What is being asked =>
Copy out the passage below on production planning in manufacturing, word for word and in full.

Passage =>
- Opening Delimiter -

A steady increasing competitive pressure in connection with the target of cost savings in companies requires a development of innovative solutions for products, plants and production methods in manufacturing industry. To achieve an efficient handling of the high complexity of the developed new methods and techniques, a detailed planning has to be processed already before realization.

According to the definition of REFA, the term of planning involves the systematic search and determination of targets as well as tasks and resources to reach these targets (REFA, 1985). The procedure of planning is supported by several specific software solutions (Beck, 1990; Fischer, 1990). In this connection the virtual product (Gausemeier, Ebbesmeyer & Kallmeyer, 2001) is developed in the task of Digital Manufacturing and Production (Walter, 2002). The virtual product exists in the form of a realistic, integrated computer model. Depending on the respective context, it may represent a singular part up to an entire assembly and includes all required functions for the support of design, engineering, planning, simulation, production as well as service. Apart from this definition, the term of Digital Manufacturing and Production is described as a realistic, integrated computer model of a production site containing singular processes up to the entire factory. It further includes all necessary functions for the support of planning, simulation, engineering, production as well as control and maintenance (Walter, 2002).

Task of production planning is to develop not only the product itself. Production planning further concerns the development of the production process (Gausemeier, Ebbesmeyer & Kallmeyer, 2001). Several existing regulations are valid for running production plants and even have to be considered in the state of planning (Schmigalla, 1995): Plants requiring monitoring, for instance, are defined in trade regulations. Furthermore, regulations related to the prevention of accidents are specified by the Association of Commercial and Industrial Workers’ Compensation Insurance Carriers. A consideration of significant constraints of these regulations is even possible in the state of planning plants and business units. Further, several regulations concerning the operation of electrical plants or the use of inflammable liquids influence the planning of plants and production processes (Schmigalla, 1995).

- Closing Delimiter -

Extracted records =>
- Opening Delimiter -

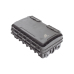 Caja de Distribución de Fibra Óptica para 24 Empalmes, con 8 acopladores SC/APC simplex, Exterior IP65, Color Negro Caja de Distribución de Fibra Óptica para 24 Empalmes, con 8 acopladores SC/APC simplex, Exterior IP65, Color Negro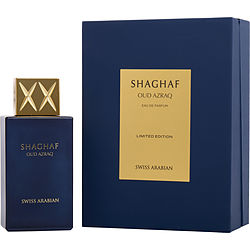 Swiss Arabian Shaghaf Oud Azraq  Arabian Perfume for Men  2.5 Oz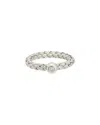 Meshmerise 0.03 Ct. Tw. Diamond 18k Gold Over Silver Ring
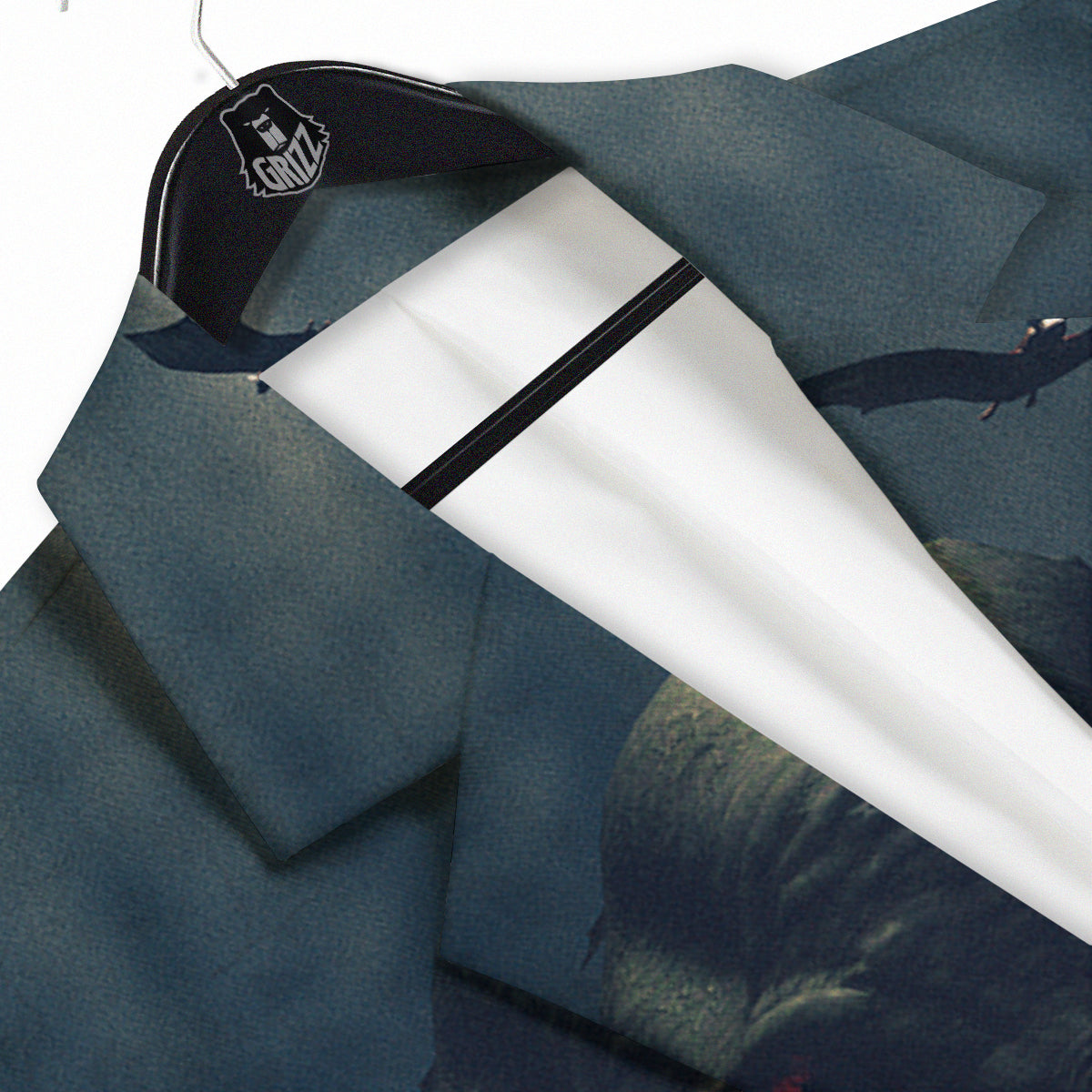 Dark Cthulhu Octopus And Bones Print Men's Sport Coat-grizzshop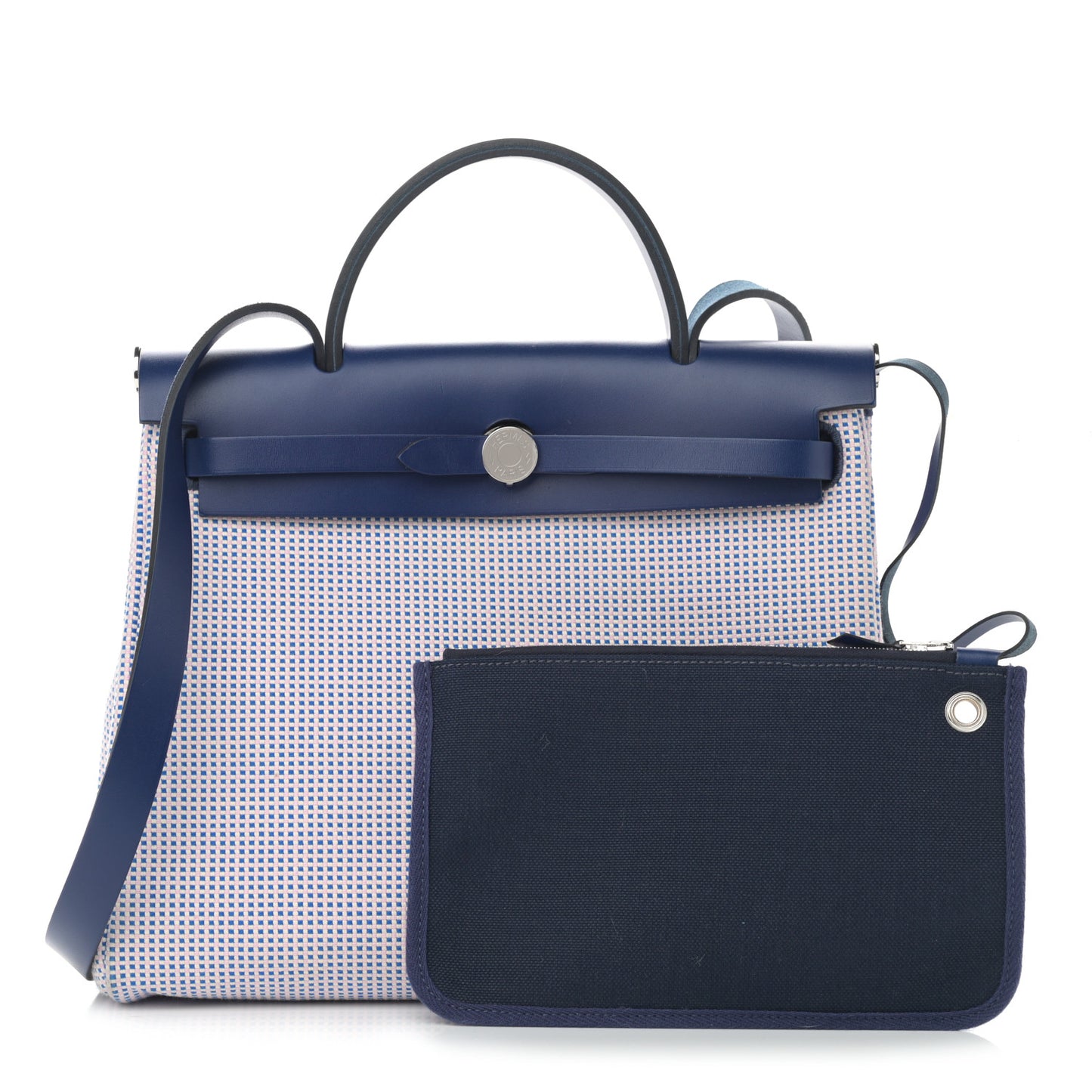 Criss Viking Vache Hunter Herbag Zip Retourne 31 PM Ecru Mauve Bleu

- Closing Delimiter -

Reply to the exercise =>
A steady increasing competitive pressure in connection with the target of cost savings in companies requires a development of innovative solutions for products, plants and production methods in manufacturing industry. To achieve an efficient handling of the high complexity of the developed new methods and techniques, a detailed planning has to be processed already before realization.

According to the definition of REFA, the term of planning involves the systematic search and determination of targets as well as tasks and resources to reach these targets (REFA, 1985). The procedure of planning is supported by several specific software solutions (Beck, 1990; Fischer, 1990). In this connection the virtual product (Gausemeier, Ebbesmeyer & Kallmeyer, 2001) is developed in the task of Digital Manufacturing and Production (Walter, 2002). The virtual product exists in the form of a realistic, integrated computer model. Depending on the respective context, it may represent a singular part up to an entire assembly and includes all required functions for the support of design, engineering, planning, simulation, production as well as service. Apart from this definition, the term of Digital Manufacturing and Production is described as a realistic, integrated computer model of a production site containing singular processes up to the entire factory. It further includes all necessary functions for the support of planning, simulation, engineering, production as well as control and maintenance (Walter, 2002).

Task of production planning is to develop not only the product itself. Production planning further concerns the development of the production process (Gausemeier, Ebbesmeyer & Kallmeyer, 2001). Several existing regulations are valid for running production plants and even have to be considered in the state of planning (Schmigalla, 1995): Plants requiring monitoring, for instance, are defined in trade regulations. Furthermore, regulations related to the prevention of accidents are specified by the Association of Commercial and Industrial Workers’ Compensation Insurance Carriers. A consideration of significant constraints of these regulations is even possible in the state of planning plants and business units. Further, several regulations concerning the operation of electrical plants or the use of inflammable liquids influence the planning of plants and production processes (Schmigalla, 1995).